Copy out each line of the listing below where the string "United" appears.

# Data provided:
******************************

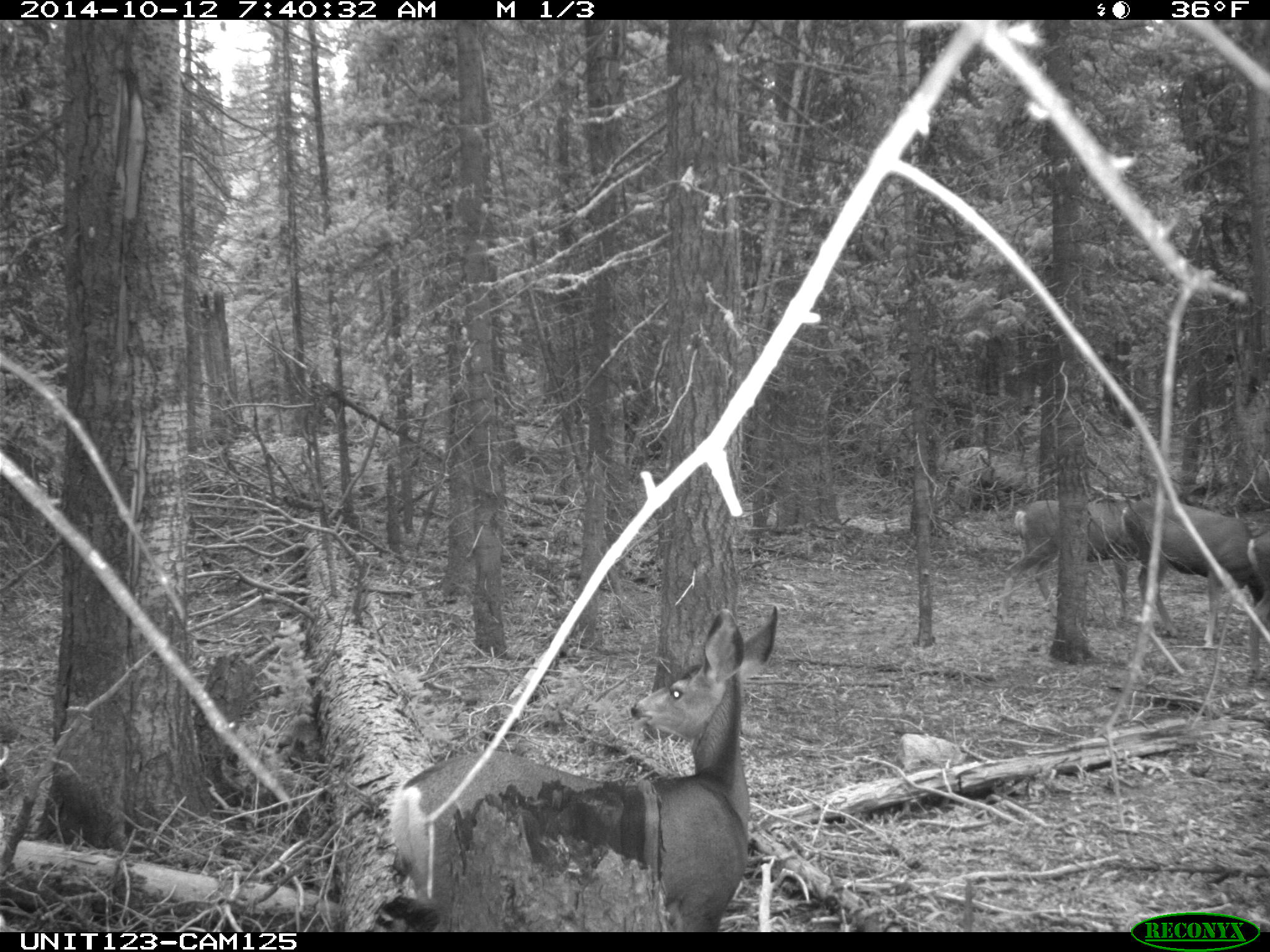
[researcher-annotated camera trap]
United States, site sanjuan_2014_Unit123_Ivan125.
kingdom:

******************************

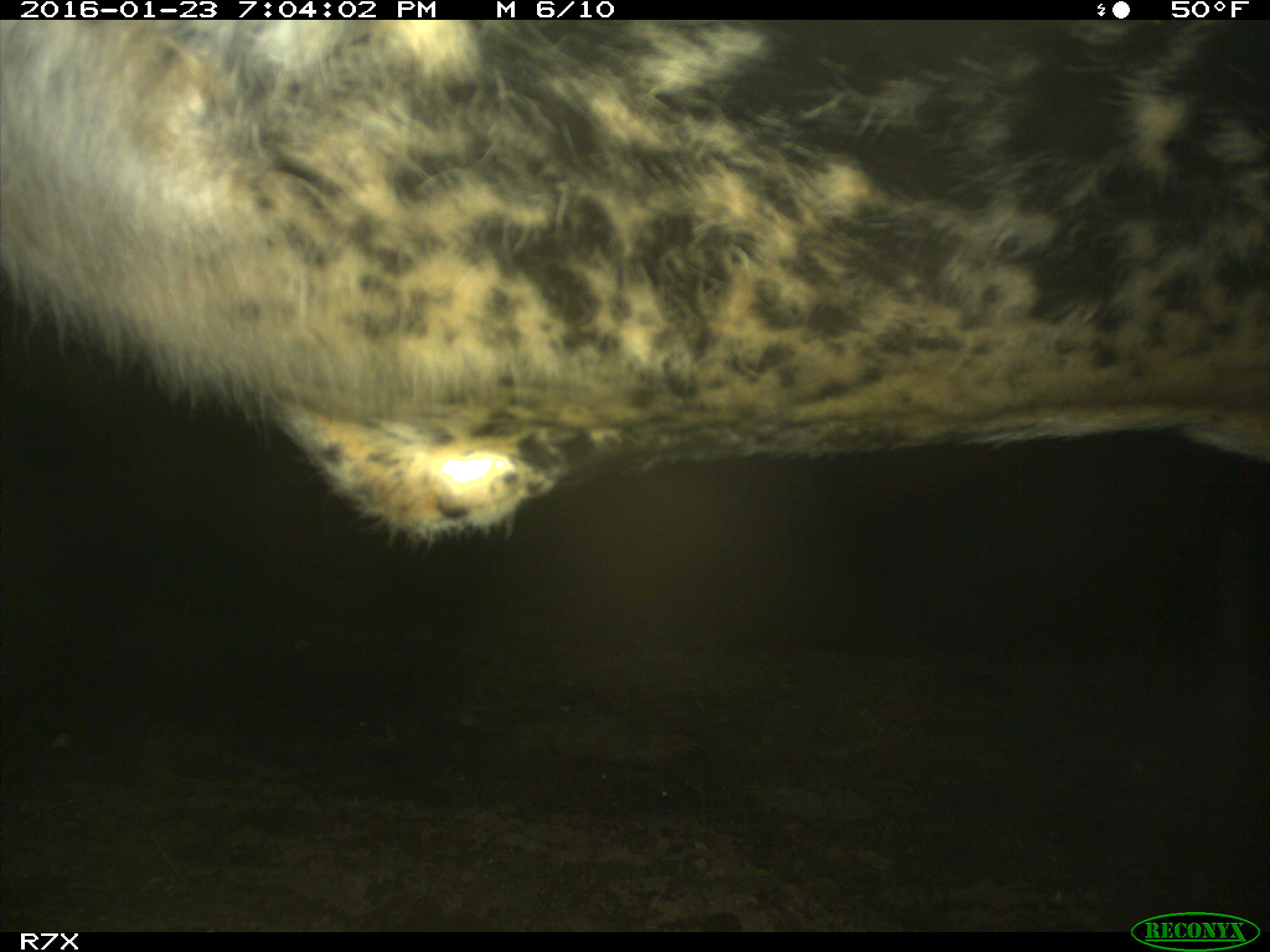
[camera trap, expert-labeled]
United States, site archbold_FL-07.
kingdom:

******************************

# Completed exercise:
United States, site sanjuan_2014_Unit123_Ivan125.
United States, site archbold_FL-07.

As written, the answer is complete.